Nice looking dogs, although pretty much look like cropped Staffordshire bull terriers with fancy colors. The trouble is that the good ones are a lot less common and less promoted,I don't see the good ones in the magazine "Atomic dog". I know bad examples of a breed can start to take over,I`m worried about that with Rotties. I`m starting to feel the name Am bully has such negative feelings that the breed needs to evolve or disappear.


----------



## Adjecyca1 (Jul 25, 2010)

Foresthund said:


> Nice looking dogs, although pretty much look like cropped Staffordshire bull terriers with fancy colors. The trouble is that the good ones are a lot less common and less promoted,I don't see the good ones in the magazine "Atomic dog". I know bad examples of a breed can start to take over,I`m worried about that with Rotties. I`m starting to feel the name Am bully has such negative feelings that the breed needs to evolve or disappear.
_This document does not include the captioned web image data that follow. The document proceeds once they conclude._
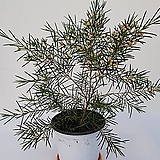 왁스플라워(37cm내외)|Echeveria agavoides Wax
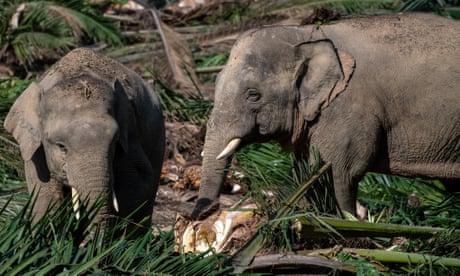 Wildlife corridors to save Borneo elephants – in pictures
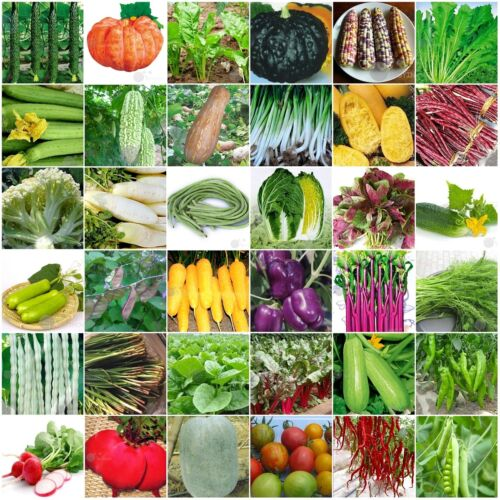 60kinds Heirloom Garden vegetable seed Non-GMO seeds bank survival organic plant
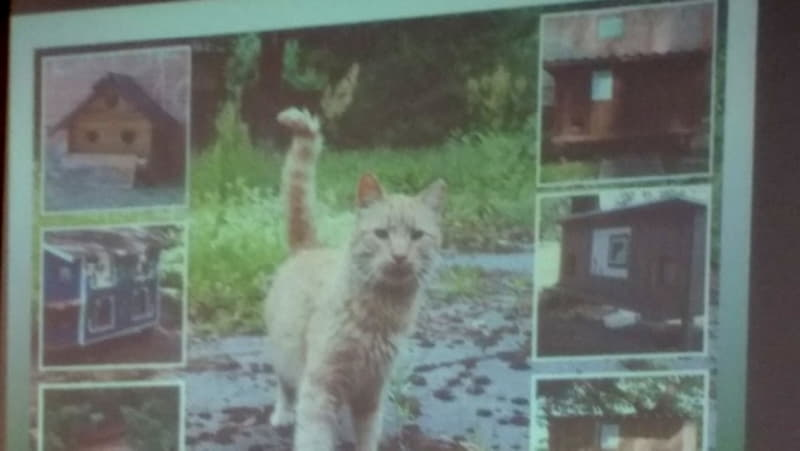 Солвита Виба продемонстрировала домики для котов в Риге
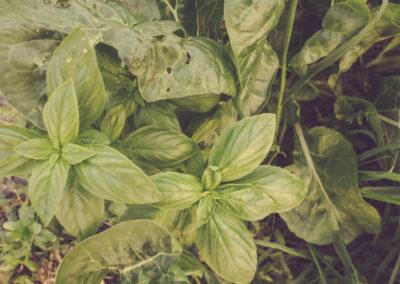 Casa Scaparone - Organic Farm (11)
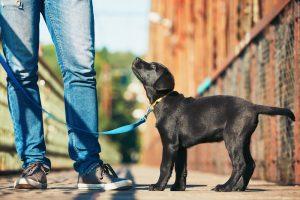 How Long Should I Walk My Puppy?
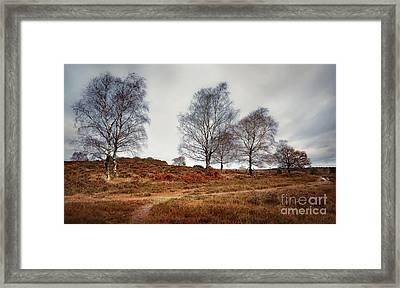 Trees Framed Print by Svetlana Sewell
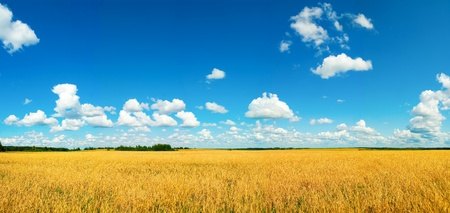 winter wheat: field with harvest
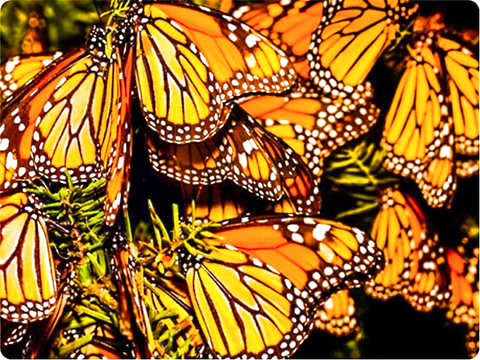 Visit Monarch Butterflies in Valle de Bravo
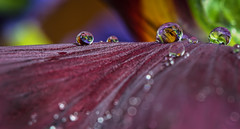 After the rain (Tore Thiis Fjeld) Tags: light sun macro reflection nature colors norway nikon focus dof bokeh drop saturation droplet d800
The ABKC may be getting rid of the Classic bullies, which is what those above dogs are, but the UKC will preserve the classic bully, and i think the UKC may 'save' the Ambully
. I don't really think they look like staffy bulls, They are larger and have a lot more bulk to them than most of the staffie bulls i have seen.I admit i do not like the direction a lot of the ambully breeders and the abkc is going, but like i said, i have hope in the UKC ambully.. Not a breed i ever wish to own but i like them a lot. Tainteds bullies don't look anything like staffie bulls or amstaffs to me, they are my favorite bullies


----------



## HollowHeaven (Feb 5, 2012)

Personally, I prefer the Xl's


----------



## Adjecyca1 (Jul 25, 2010)

HollowHeaven said:


> Personally, I prefer the Xl's


 I like XLs but its one of the classes being destroyed by the irresponsible people, pockets and XLs often have a lot more flaws and irresponsible people producing them more so than in the classic and standards, of course there are some great looking XLs and pockets but those are the exceptions and not the rule, sadly it seems with the ambully world what's popular rarely what's in the dogs best interest


----------



## Bully xl (Nov 18, 2021)

Adjecyca1 said:


> I like XLs but its one of the classes being destroyed by the irresponsible people, pockets and XLs often have a lot more flaws and irresponsible people producing them more so than in the classic and standards, of course there are some great looking XLs and pockets but those are the exceptions and not the rule, sadly it seems with the ambully world what's popular rarely what's in the dogs best interest
> Why are xl bullies being destroyed? I’m the Uk and have a 7 month old female. She is soft as shit but shows she is boss when people come to the door and is the protector of my daughter who is five. They are not an exception to the rule or Pitt bulls. They are a fantastic family dog. She is loving and caring and looks out for us when my husband works nights! I could not wish for a better or easier dog to train


----------



## DaySleepers (Apr 9, 2011)

This is an eight year old thread and the original poster hasn't been active here in years, so I'm closing the thread to further replies. Feel free to start a new thread of your own or join in any of our current discussions!


----------